_Source extract_
— start —
I am mature (or  old) enough to proudly admit my weaknesses, confident in my strengths. No, that’s not it, I fear. I am simply forced by the remnants of basic honesty that a rotten society still permits, to admit that I am just an old tart (as my beloved husband, rot his soul, would sometimes bitterly claim).

What prompts this confession (admittedly somewhat drunken, for reasons which will become only too apparent, if you are kind enough to bear with me)? What prompts it? Nothing more or less than a cunning – no doubt cynical – combination of cheap spirits, lots of sugar, some more-or-less honestly derived fruit flavour and a shot of more-ish acidity, and, oh! a good deal of cream.

There’s a new cream liqueur out, you see, and I wangled my way into getting a freebie of it (along with a rather handsome leather wine carrying bag and, somewhat extraordinarily, a pair of black nylon boxer shorts (running shorts?), marked on the outside with a rubbery advertisement for the maker of the cream liqueur, and on the inside with a rather insulting ‘XL’ (did they know it was me, precisely me, receiving this strange gift?).

I am a sucker for cream liqueurs – disgusting, vulgar, fattening drinks as they are. I once before in this column mentioned this weakness, in relation to Amarula Cream (the concoction that, by all accounts, keeps Distell in the black in the midst of a wine glut). And I instanced a dear friend who claimed that she wouldn’t even drink the stuff if it was poured all over Brad Pitt. I, on the other hand, would probably be on my knees lapping it up if it was poured all over a scaly anteater, or, in times past, the dear departed one.

A third of the seductive bottle gone already. I now understand the message of the Extra Large undies. If you were Medium before, drink enough of this stuff and you’ll soon be undeniably L, with an X or two as prefix.
— end —
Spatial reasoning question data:
— start —
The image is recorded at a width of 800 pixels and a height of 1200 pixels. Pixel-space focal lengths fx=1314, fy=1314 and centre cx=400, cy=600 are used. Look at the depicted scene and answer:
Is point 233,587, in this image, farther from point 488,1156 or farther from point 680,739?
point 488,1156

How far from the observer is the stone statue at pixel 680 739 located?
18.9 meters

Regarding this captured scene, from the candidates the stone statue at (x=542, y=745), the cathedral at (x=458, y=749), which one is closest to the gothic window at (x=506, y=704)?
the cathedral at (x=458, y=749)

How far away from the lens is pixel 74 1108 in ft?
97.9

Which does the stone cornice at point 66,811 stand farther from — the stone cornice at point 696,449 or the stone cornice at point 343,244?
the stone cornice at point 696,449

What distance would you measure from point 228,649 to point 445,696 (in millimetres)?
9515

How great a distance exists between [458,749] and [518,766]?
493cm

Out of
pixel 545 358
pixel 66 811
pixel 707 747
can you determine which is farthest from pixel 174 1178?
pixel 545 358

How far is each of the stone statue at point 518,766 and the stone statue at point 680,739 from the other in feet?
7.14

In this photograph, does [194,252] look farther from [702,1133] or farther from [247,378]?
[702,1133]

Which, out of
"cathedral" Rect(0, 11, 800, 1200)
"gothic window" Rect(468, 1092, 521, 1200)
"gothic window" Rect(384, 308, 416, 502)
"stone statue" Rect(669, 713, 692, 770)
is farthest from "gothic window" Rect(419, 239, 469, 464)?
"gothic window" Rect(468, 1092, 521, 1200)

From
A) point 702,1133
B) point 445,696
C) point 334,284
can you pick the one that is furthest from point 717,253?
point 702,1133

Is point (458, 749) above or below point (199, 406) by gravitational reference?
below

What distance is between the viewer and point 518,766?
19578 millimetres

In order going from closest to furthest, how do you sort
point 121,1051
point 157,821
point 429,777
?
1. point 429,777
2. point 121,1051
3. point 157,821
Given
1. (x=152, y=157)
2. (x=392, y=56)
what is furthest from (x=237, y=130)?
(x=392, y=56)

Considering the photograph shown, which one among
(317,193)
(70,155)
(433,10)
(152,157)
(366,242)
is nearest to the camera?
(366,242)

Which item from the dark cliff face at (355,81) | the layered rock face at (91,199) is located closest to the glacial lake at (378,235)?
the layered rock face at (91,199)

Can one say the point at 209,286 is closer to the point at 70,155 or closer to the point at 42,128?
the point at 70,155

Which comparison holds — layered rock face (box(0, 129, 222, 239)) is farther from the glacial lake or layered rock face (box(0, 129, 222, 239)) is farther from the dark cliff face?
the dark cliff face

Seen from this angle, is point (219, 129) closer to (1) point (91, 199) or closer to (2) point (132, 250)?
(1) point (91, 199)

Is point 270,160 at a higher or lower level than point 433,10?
— end —
_Written request 1_
List each component of the combination that the cream liqueur column says prompts the confession.
_Written request 2_
Output the cream liqueur column verbatim, beginning at the words that have "A third of the" and stopping after "two as prefix.".

_Full output 1_
- cheap spirits
- lots of sugar
- some more-or-less honestly derived fruit flavour
- a shot of more-ish acidity
- a good deal of cream

_Full output 2_
A third of the seductive bottle gone already. I now understand the message of the Extra Large undies. If you were Medium before, drink enough of this stuff and you’ll soon be undeniably L, with an X or two as prefix.